Some items

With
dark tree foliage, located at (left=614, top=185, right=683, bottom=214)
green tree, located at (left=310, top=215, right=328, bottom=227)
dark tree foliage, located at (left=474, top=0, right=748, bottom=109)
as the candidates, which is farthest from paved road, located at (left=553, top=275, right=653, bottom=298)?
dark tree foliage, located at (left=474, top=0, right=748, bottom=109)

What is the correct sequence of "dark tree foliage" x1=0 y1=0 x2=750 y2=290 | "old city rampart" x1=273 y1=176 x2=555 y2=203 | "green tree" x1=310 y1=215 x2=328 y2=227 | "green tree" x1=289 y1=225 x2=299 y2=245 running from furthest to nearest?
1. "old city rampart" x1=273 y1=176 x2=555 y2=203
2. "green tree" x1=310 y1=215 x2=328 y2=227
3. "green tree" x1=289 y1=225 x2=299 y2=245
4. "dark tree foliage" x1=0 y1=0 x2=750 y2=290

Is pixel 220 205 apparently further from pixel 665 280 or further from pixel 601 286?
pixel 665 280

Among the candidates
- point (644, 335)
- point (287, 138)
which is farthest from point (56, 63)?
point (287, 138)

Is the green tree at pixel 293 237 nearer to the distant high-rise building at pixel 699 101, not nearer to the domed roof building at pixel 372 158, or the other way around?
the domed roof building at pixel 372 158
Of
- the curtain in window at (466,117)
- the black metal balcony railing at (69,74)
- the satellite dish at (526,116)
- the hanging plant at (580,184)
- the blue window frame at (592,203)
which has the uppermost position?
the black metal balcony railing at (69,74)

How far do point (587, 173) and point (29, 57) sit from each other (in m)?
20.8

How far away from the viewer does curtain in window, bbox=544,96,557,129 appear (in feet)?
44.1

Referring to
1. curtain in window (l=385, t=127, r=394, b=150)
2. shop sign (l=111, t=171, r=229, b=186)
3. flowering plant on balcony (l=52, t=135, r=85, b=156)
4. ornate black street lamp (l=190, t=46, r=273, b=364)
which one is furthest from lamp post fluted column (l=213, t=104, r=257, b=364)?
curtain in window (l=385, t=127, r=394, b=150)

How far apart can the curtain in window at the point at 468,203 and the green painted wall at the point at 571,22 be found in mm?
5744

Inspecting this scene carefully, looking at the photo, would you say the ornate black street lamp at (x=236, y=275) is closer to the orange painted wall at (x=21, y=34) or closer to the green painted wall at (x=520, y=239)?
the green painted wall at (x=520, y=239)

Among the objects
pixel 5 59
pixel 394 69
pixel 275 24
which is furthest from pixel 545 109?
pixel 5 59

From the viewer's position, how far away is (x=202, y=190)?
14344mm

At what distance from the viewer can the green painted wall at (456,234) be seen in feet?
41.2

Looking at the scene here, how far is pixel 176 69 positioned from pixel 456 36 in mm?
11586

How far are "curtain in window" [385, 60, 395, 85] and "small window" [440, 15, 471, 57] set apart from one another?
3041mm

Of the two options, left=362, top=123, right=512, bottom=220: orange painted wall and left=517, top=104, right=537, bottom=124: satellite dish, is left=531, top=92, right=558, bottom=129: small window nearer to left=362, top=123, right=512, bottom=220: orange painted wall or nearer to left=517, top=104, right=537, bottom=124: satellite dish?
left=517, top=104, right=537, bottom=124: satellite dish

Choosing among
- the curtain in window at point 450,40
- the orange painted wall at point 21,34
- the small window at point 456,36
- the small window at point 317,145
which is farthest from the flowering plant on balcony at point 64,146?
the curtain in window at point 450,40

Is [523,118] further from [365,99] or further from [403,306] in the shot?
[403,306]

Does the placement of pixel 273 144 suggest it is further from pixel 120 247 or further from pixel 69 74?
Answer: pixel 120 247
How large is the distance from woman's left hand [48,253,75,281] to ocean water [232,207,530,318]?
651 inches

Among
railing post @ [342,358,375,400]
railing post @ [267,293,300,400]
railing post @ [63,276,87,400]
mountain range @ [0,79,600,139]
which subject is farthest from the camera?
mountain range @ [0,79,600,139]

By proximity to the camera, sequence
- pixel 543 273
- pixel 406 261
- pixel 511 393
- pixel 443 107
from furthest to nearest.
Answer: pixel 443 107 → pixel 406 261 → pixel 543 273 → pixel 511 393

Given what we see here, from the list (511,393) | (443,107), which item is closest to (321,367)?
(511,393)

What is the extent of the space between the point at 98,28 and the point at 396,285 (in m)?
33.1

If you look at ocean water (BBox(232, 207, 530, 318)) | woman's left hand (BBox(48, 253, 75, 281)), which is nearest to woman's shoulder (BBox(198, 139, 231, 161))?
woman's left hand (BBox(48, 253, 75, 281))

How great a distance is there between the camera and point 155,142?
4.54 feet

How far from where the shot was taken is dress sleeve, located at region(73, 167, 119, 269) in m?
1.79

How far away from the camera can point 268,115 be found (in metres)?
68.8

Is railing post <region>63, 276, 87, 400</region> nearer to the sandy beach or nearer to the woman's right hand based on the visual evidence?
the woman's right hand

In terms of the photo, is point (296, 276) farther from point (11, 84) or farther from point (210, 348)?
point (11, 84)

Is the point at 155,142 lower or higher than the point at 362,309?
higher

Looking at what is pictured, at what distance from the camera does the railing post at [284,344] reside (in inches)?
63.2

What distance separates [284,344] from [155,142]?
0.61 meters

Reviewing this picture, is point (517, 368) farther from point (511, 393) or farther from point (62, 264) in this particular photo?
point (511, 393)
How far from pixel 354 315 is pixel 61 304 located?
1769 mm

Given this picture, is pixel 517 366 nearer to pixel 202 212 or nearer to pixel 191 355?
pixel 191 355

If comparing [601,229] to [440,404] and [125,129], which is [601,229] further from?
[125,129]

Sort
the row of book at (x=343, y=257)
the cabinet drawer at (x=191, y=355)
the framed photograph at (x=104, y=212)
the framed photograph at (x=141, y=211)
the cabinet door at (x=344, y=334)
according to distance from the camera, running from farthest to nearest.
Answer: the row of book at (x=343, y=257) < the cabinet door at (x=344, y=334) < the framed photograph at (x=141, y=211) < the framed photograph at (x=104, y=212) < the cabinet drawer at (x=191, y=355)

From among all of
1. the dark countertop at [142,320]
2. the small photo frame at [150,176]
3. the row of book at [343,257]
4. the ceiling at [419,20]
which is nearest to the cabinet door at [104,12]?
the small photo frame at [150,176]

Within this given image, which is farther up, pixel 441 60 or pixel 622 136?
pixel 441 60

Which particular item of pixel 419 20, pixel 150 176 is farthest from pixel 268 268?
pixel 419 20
--
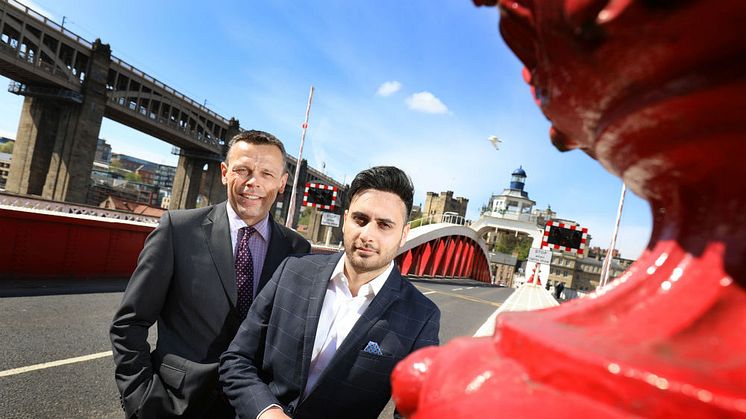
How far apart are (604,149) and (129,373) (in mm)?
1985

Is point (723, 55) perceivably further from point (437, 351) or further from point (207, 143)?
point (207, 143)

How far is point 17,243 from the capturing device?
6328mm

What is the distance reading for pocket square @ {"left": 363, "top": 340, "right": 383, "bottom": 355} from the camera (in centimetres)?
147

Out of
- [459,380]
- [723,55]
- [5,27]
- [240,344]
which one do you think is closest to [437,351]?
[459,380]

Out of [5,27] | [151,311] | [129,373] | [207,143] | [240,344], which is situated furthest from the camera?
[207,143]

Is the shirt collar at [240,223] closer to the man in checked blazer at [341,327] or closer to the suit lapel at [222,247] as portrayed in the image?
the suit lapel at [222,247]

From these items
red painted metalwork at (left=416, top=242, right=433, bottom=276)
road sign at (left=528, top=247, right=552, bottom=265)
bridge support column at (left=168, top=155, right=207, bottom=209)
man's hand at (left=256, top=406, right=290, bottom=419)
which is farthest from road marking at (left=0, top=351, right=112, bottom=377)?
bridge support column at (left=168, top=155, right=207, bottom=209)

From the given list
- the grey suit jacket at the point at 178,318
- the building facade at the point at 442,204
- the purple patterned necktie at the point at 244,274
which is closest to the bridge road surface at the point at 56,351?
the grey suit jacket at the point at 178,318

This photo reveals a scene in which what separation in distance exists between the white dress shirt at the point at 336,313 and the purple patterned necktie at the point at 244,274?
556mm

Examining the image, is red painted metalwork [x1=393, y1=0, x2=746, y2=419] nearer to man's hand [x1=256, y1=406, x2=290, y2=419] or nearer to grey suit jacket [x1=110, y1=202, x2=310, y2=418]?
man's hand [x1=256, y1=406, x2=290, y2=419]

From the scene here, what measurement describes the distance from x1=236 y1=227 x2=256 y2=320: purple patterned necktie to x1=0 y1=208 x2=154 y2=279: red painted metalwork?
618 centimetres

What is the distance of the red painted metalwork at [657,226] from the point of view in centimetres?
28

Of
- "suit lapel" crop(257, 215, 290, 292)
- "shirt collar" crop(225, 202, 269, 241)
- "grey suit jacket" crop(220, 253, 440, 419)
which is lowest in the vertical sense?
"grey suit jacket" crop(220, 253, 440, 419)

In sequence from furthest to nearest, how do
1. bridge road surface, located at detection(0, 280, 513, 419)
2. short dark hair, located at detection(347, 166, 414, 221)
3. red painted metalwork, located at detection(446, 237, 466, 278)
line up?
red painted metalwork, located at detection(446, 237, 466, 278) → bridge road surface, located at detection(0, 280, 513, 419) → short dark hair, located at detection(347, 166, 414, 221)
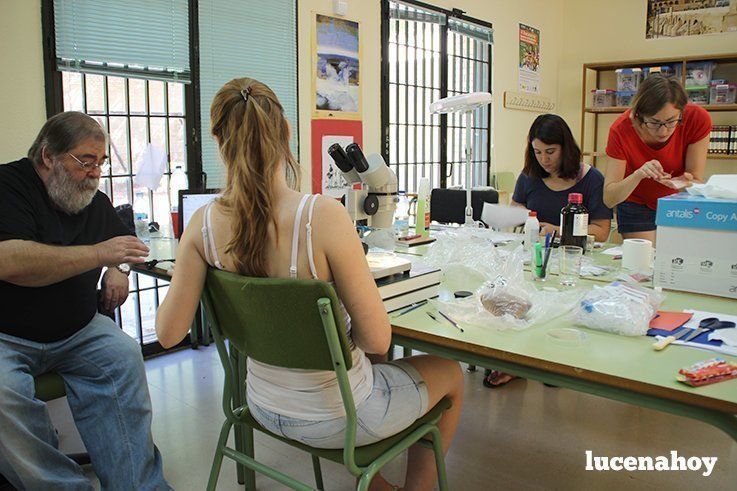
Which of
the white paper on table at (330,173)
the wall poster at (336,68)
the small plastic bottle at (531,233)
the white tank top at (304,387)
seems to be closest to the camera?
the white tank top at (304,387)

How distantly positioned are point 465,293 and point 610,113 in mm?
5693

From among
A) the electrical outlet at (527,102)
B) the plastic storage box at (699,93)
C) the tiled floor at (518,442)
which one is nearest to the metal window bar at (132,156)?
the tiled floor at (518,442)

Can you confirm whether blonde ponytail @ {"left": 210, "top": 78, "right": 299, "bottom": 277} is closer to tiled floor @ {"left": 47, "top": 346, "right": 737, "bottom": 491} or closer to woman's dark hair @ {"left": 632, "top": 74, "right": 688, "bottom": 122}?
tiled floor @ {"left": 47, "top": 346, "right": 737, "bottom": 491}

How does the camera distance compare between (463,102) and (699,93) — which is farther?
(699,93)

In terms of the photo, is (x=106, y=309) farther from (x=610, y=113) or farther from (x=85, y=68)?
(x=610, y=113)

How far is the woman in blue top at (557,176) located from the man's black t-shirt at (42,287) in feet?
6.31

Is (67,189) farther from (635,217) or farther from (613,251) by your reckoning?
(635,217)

Set task ▸ List every line of the items above that contains the string "sign".

Task output ▸
2. shop sign (l=111, t=171, r=229, b=186)
road sign at (left=528, top=247, right=552, bottom=265)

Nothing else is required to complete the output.